Holy Cow :shock: !! Congrate Rick

There are like +400 nymphs there!! Hope you have lot of fruit flies ready for them. All the best.


----------



## Ian (Oct 28, 2005)

omg! thats hatched loads!

Congrats  

Cheers,

Ian


----------



## Samzo (Oct 28, 2005)

Rick, did you glue that ivy to the side and pin the ooth on the ivy?


----------



## Ian (Oct 28, 2005)

also...what species is it?

Cheers,

Ian


----------



## Joe (Oct 28, 2005)

Nice rick!  i've never had a chinese ooth hatch that many chinese before!

Joe


----------



## Rick (Oct 28, 2005)

They are Africans Joe. S. Lineola to be exact. I won't be seperating them. They will live in a large net cage until they are about L3 or 4. The adult in the pic who laid an ooth last night is the mother of these too. This is probably my favorite speices right now. So easy to raise. Samzo: I just stuck a part of fake plant through a hold in the side of the container and exposed a bit of the wire and stuck it into the foam on the ooth. I always have tons of flies on hand so these guys will be fed well.


----------



## Lan (Oct 28, 2005)

that's beautiful! congrats on the hatch and new ooth!


----------



## Samzo (Oct 28, 2005)

Oh cool Rick, I have something that looks identical except its glass and I house my tree frogs in it.


----------



## Rick (Oct 28, 2005)

Here is where they are now:


----------



## Samzo (Oct 28, 2005)

Sweet, laundary basket?


----------



## Rick (Oct 28, 2005)

Yep.

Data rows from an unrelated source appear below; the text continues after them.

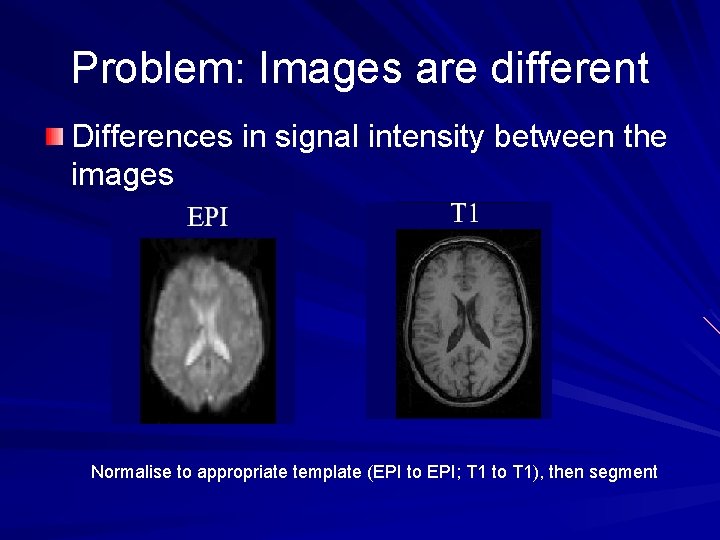 Problem: Images are different

Differences in signal intensity between the images

EPI

T1

Normalise to appropriate template (EPI to EPI; T1 to T1), then segment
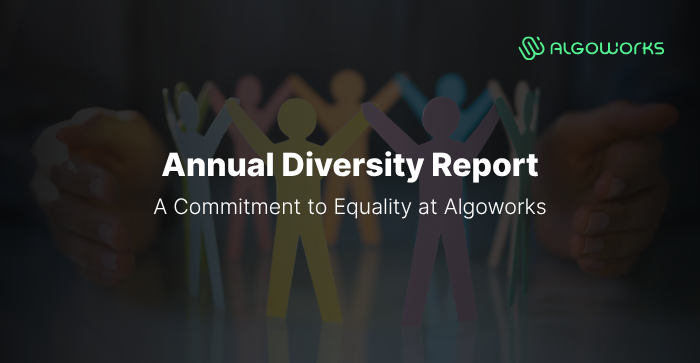 ALGOWORKS

Annual Diversity Report

A Commitment to Equality at Algoworks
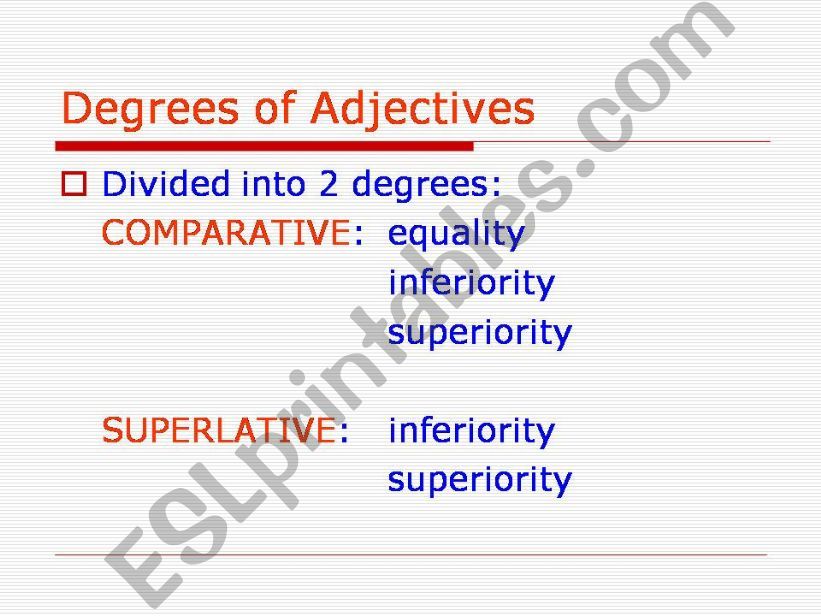 Degrees of Adjectives

Divided into 2 degrees:
COMPARATIVE: equality
inferiority
superiority

SUPERLATIVE: inferiority
superiority

ESLprintables.com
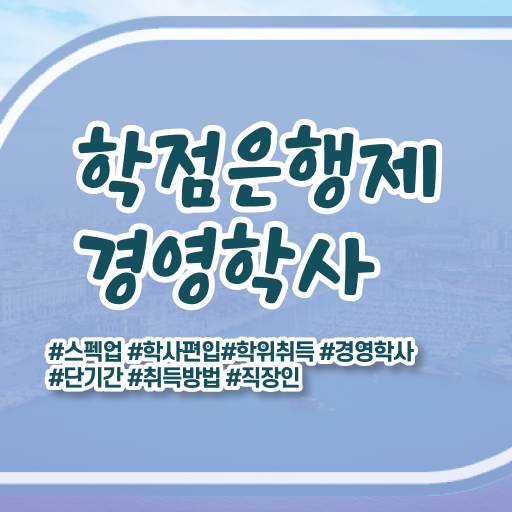 학점은행제
경영학사

#스펙업 #학사편입#학위취득 #경영학사
#단기간 #취득방법 #직장인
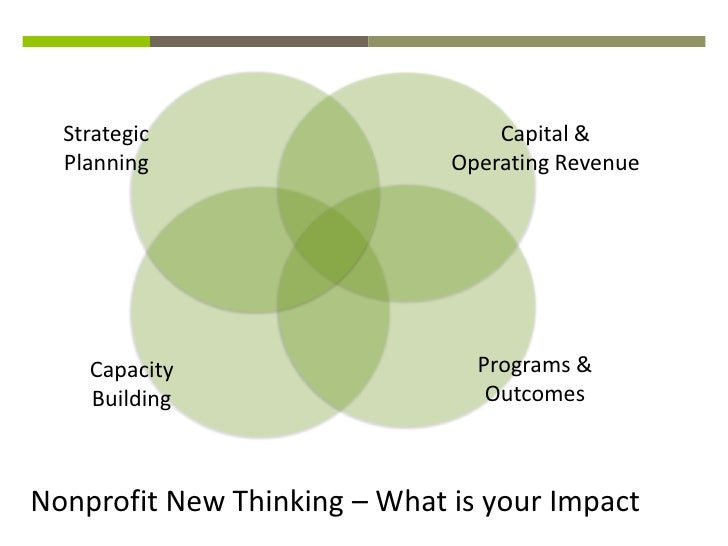 Strategic Planning

Capital & Operating Revenue

Capacity Building

Programs & Outcomes

Nonprofit New Thinking – What is your Impact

It collapes and is 25 inches long and pretty big around. Houses a lot of nymphs well.


----------



## Ian (Oct 28, 2005)

hey, what an invention! I would try the same...mum would kill me tho..

Cheers,

Ian


----------



## Samzo (Oct 28, 2005)

I don't have one :? I'll need to get one, they look ideal


----------



## Ian (Oct 28, 2005)

:idea: IKEA!


----------



## Samzo (Oct 28, 2005)

Damn was there yesterday!


----------



## Rick (Oct 28, 2005)

Got this one at Lowe's but they don't carry em anymore. Works great for large numbers of nymphs.


----------



## hortus (Oct 28, 2005)

what kind are those??


----------



## robo mantis (Oct 28, 2005)

african he said i think


----------